Wells Fargo wealth and investment management saw client assets increase 20% year-on-year to hit $2.1trn in Q2 2021.


In addition, average loans reached $81.8bn and average deposits were $175bn, year-on-year increases of 5% and 6% respectively.


Furthermore, revenue increased 10% compared to the same point last year. This was attributed to higher asset-based fees on higher market valuations, offset by lower net interest income as a result of lower interest rates.


Net income totalled $465m in Q2 2021 for Wells Fargo wealth and investment management, up a staggering 198% year-on-year.


For the bank as a whole, total revenue was $20.27bn, compared to $18.29bn in Q2 2020. Also, net income was $6.04bn, compared to the $3.85bn loss in the same time period in 2020.

Goldman Sachs gains $15.39bn net revenue in Q2 2021

Goldman Sachs has recorded net revenues of $15.39bn and net earnings of $5.49bn in Q2 2021.


Net revenues were up 16% for the quarter year-on-year, attributed to higher net revenues in asset management, investment banking, and consumer & wealth management, but 13% lower than Q1 2021.


For H1 2021, net revenues were $33.09bn and net earnings were $12.32bn.


Diluted earnings per common share (EPS) was $15.02 for the second quarter of 2021 compared with $0.53 for the second quarter of 2020 and $18.60 for the first quarter of 2021, and was $33.64 for the first half of 2021 compared with $3.66 for the first half of 2020.


Furthermore, according to the firm, it ranked first worldwide in announced and completed mergers and acquisitions, worldwide equity, and equity-related offerings, common stock offerings, and initial public offerings for the year-to-date.
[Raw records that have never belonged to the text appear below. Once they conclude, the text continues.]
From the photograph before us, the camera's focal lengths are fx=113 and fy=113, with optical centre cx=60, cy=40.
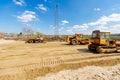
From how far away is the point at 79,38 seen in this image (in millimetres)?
22016

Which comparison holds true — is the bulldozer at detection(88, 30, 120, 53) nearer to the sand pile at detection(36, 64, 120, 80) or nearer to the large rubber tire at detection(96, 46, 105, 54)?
the large rubber tire at detection(96, 46, 105, 54)

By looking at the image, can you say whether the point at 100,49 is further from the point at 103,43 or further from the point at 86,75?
the point at 86,75

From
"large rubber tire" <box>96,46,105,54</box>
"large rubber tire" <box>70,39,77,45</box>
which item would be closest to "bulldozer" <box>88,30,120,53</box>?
"large rubber tire" <box>96,46,105,54</box>

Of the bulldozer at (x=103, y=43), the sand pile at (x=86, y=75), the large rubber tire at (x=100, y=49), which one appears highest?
the bulldozer at (x=103, y=43)

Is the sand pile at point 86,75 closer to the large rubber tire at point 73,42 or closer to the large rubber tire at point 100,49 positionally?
the large rubber tire at point 100,49

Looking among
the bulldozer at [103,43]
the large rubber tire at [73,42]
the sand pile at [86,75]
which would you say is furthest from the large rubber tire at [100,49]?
the large rubber tire at [73,42]

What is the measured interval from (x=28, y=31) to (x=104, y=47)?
73749 millimetres

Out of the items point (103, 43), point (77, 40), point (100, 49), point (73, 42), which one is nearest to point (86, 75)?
point (100, 49)

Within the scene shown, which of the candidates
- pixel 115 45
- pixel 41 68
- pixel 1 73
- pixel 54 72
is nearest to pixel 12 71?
pixel 1 73

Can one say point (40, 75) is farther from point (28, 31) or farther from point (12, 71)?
point (28, 31)

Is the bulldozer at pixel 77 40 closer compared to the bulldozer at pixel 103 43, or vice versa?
the bulldozer at pixel 103 43

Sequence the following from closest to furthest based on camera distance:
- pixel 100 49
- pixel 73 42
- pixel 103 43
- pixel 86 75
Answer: pixel 86 75, pixel 100 49, pixel 103 43, pixel 73 42

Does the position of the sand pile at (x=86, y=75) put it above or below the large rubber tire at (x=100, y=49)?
below

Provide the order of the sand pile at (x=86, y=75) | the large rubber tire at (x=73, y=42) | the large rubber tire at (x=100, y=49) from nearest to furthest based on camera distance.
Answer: the sand pile at (x=86, y=75) → the large rubber tire at (x=100, y=49) → the large rubber tire at (x=73, y=42)
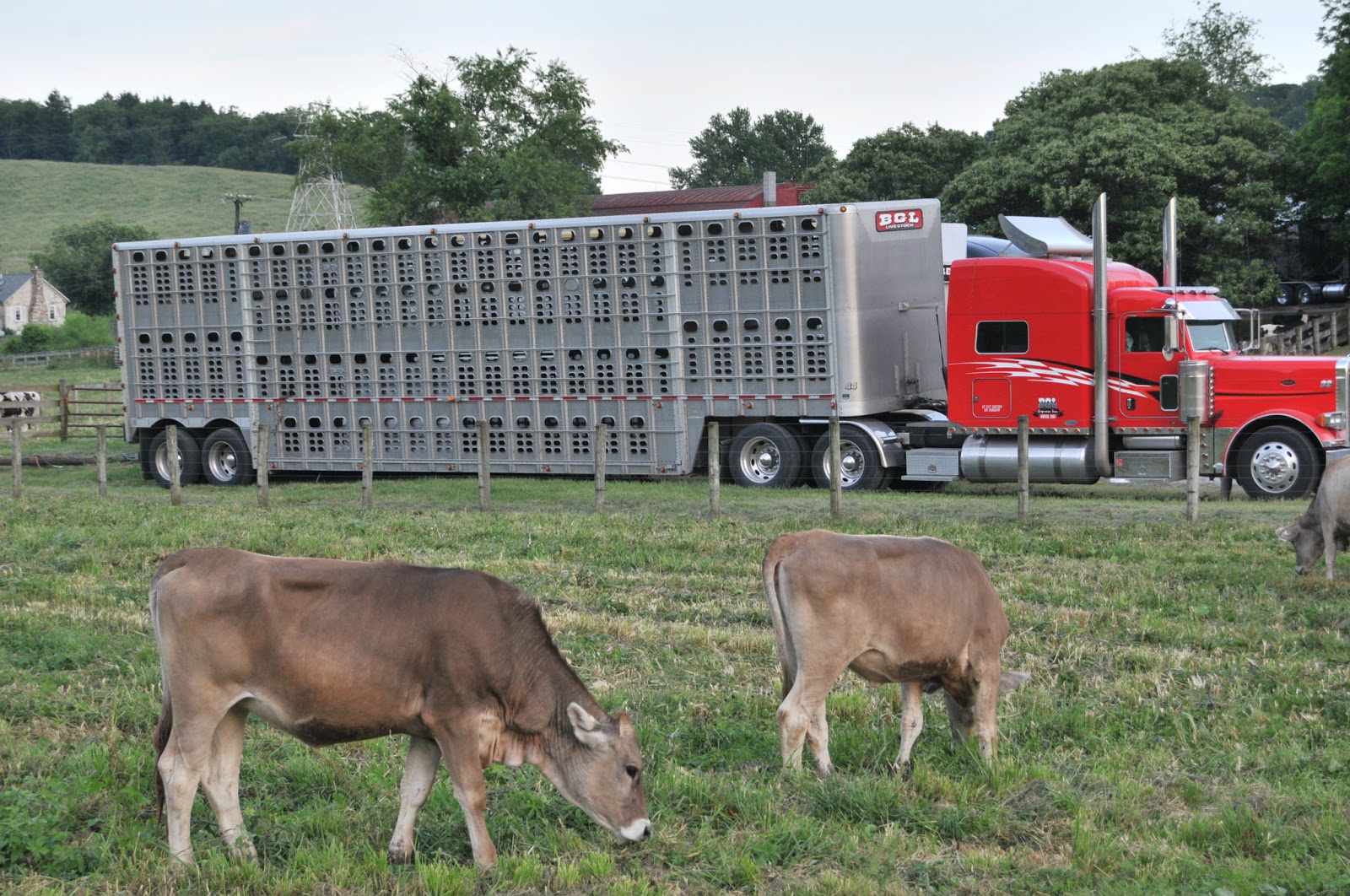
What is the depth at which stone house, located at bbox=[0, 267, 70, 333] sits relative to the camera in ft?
284

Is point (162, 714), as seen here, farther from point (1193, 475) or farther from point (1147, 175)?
point (1147, 175)

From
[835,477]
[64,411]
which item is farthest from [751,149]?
[835,477]

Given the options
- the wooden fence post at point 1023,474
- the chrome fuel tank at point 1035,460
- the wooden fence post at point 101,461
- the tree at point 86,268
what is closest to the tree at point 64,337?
the tree at point 86,268

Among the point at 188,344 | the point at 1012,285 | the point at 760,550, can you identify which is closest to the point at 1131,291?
the point at 1012,285

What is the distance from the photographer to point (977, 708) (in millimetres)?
6832

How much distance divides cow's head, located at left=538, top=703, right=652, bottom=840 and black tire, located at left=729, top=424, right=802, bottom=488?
1466cm

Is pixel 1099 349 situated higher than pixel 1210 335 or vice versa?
pixel 1210 335

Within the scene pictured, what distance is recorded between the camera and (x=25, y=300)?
87.5 m

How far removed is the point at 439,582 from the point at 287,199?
11425 cm

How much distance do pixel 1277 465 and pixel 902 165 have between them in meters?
32.2

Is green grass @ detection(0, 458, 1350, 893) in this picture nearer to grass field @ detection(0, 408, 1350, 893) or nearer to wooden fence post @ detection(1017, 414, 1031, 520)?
grass field @ detection(0, 408, 1350, 893)

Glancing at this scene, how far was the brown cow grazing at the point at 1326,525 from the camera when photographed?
446 inches

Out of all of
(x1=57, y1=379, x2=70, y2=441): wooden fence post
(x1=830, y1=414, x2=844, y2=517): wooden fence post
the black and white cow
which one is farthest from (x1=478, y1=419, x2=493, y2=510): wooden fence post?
the black and white cow

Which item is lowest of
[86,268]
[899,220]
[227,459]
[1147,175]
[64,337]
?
[227,459]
Asset management delivered 33% of quarterly net revenue, totalling $5.13bn, thanks to record quarterly net revenues from Equity Investments. This was more than double the amount earned year-on-year.


Assets under supervision increased $101bn during the quarter, including long-term net inflows of $22bn to reach $2.31trn. Firmwide Management and other fees collected a record $1.84bn for Q2 2021.
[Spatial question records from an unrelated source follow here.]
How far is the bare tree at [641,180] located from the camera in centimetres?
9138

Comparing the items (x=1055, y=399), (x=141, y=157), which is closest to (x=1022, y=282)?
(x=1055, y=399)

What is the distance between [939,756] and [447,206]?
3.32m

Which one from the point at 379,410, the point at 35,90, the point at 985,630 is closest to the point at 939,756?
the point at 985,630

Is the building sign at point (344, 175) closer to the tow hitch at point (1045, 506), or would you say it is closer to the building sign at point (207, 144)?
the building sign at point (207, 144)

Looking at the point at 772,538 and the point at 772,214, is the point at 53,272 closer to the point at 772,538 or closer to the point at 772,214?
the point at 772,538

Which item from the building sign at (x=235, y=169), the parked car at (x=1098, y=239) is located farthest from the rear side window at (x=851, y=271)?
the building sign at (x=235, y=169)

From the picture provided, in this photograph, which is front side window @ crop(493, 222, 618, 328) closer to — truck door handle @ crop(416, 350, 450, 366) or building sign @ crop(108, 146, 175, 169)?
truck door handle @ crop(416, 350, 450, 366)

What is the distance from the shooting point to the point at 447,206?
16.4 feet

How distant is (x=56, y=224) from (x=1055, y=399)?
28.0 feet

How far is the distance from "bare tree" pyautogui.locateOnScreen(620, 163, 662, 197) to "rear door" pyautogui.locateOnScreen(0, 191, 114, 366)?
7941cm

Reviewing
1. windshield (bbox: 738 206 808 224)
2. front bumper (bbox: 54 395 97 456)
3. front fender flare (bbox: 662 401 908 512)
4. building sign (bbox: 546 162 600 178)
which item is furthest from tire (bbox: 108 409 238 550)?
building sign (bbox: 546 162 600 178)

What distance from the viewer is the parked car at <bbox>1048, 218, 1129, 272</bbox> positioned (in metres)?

The consumer and wealth management arm of Goldman Sachs delivered 11% of the net revenue in Q2 2021, a total of £1.75bn. In that number, $1.38bn came directly from wealth management.


Year-on-year, net revenues increased 28% for the arm and up 25% for wealth management specifically.

JPMorgan wealth and asset management income up 74%

Net income for JPMorgan Chase’s asset and wealth management arm (AWM) in Q2 2021 was $1.2bn, 74% up year-on-year.


In addition, net revenue was $4.1bn, a rise of 20% year-on-year. This was attributed to higher management fees and growth in deposit and loan balances. However, this was partially offset by deposit margin compression.


Assets under management (AuM) totalled $3trn in Q2 2021 for JPMorgan, a 21% increase year-on-year.


Managed net revenue for the bank as a whole was $31.4bn, down 7%, and net income was $11.9bn, a $7.3bn increase from Q2 2020. This was pushed by credit reserve releases of $3bn compared to builds of $8.9bn in the year before.


Furthermore, noninterest revenue was $18.5bn, a decrease of 7%, due to lower CIB Markets revenue and $678, of markups on held-for-sale positions in the bridge book recorded in the previous year.


Consumer and community banking net income was $5.6bn, an increase of $5.8bn year-on-year from the loss of $176m in Q2 2020.